Menggugat "Pemerintahan Mahasiswa"

Oleh: Firdos Putra A.


"Konsep ‘Pemerintahan Mahasiswa’ sebenarnya mengandung contradiction in terms. Pertama perlu diingat, bahwa pemerintahan kita maknai lazimnya sebagai organisasi yang mampu menyelenggarakan hajat hidup basis konstituennya. Sedangkan ‘Pemerintahan Mahasiswa’ sejatinya tidak pernah melakukan fungsi-fungsi demikian. ‘Pemerintahan Mahasiswa’ hanya melakukan fungsi-fungsi perlindungan, pendampingan atau advokasi terhadap kepentingan anggota-anggotanya, yakni mahasiswa. Penyelenggaraan hajat hidup mahasiswa secara keseluruhan lebih diperankan oleh fakultas atau universitas sebagai penyelenggara pendidikan. Jadi, kata ‘pemerintahan’ lebih tepat diarahkan pada dua organisasi besar itu, universitas atau fakultas sebagai sub organisasinya.

▶ ENTRI YANG TERSEDIA:

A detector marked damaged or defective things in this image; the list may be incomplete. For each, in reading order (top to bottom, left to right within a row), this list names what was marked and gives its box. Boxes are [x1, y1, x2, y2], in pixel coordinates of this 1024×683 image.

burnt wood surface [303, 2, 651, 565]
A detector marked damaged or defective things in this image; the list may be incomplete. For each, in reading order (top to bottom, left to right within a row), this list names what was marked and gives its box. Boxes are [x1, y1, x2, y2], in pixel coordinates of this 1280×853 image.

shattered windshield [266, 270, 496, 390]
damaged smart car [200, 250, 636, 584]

==

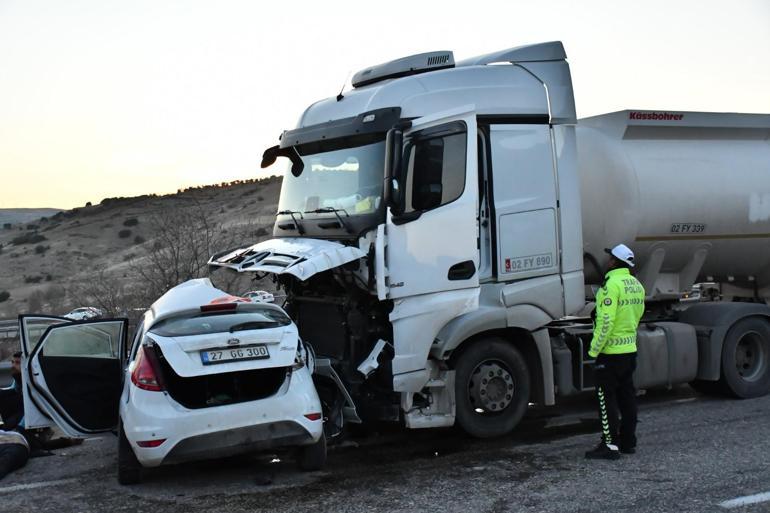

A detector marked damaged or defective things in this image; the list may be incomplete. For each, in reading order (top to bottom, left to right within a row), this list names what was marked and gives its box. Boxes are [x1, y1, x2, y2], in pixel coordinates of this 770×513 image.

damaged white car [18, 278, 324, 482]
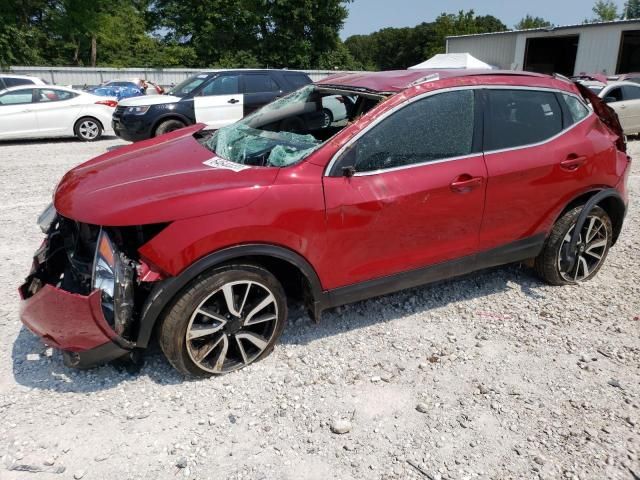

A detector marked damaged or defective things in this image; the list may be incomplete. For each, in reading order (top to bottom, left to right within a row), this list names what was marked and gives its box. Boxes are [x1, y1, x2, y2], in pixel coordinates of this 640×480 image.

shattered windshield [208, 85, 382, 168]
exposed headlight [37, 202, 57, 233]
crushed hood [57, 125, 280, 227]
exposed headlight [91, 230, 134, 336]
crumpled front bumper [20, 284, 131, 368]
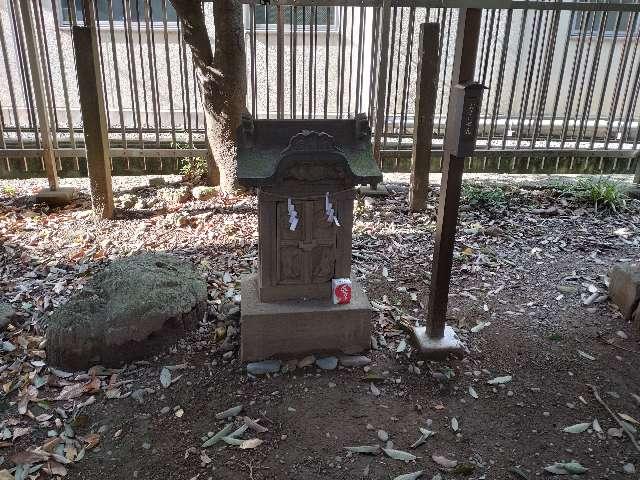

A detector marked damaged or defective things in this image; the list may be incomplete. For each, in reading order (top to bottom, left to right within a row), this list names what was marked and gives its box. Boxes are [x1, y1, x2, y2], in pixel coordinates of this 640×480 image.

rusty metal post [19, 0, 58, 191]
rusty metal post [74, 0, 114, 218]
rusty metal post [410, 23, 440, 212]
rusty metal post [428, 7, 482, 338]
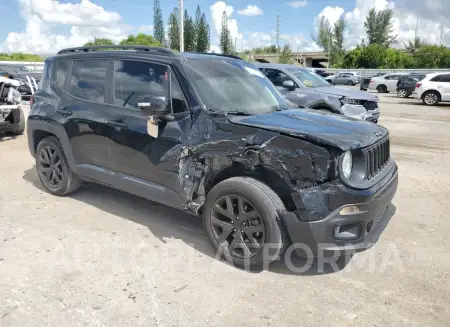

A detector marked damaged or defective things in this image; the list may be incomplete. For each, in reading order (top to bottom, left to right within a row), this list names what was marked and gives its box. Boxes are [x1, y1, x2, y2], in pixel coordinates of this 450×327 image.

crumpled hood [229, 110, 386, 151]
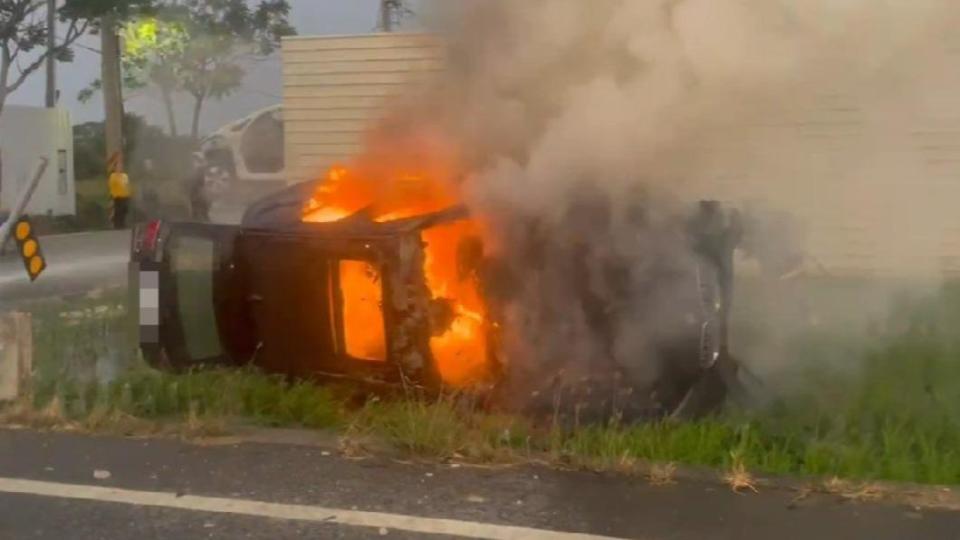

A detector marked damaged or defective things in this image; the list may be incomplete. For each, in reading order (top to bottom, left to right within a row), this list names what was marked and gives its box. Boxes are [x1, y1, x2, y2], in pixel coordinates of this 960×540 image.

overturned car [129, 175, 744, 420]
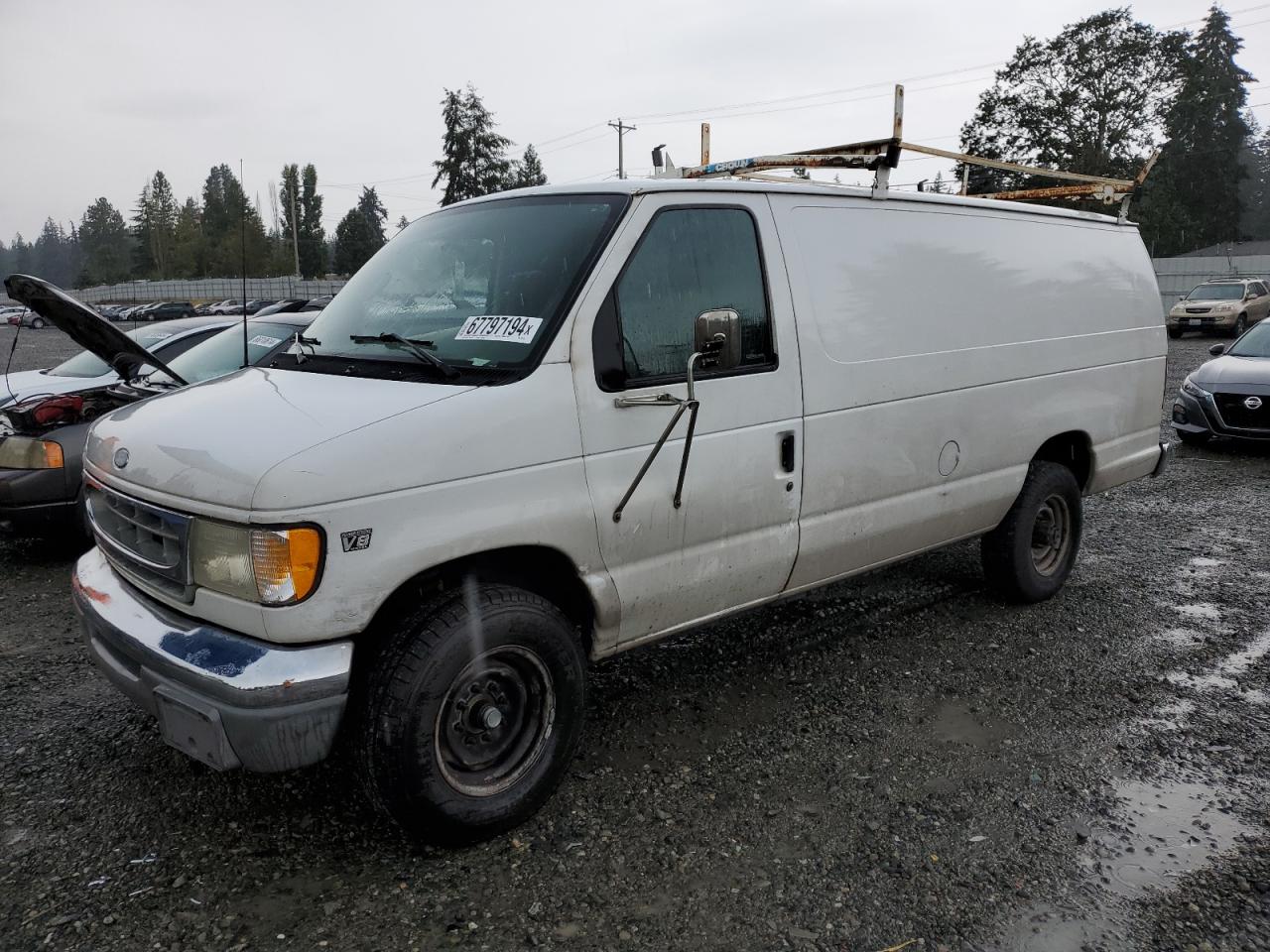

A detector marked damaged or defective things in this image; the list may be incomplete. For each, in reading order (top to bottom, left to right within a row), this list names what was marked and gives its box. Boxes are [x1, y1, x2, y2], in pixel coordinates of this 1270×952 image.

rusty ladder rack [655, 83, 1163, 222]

▶ PETUNJUK TUGAS:
Alihkan ke dalam bahasa Inggris kalimat ini dari teks tentang "Pemerintahan Mahasiswa": "Penyelenggaraan hajat hidup mahasiswa secara keseluruhan lebih diperankan oleh fakultas atau universitas sebagai penyelenggara pendidikan."

▶ HASIL BERIKUT:
Providing for the overall needs of students is carried out more by the faculty or the university as the provider of education.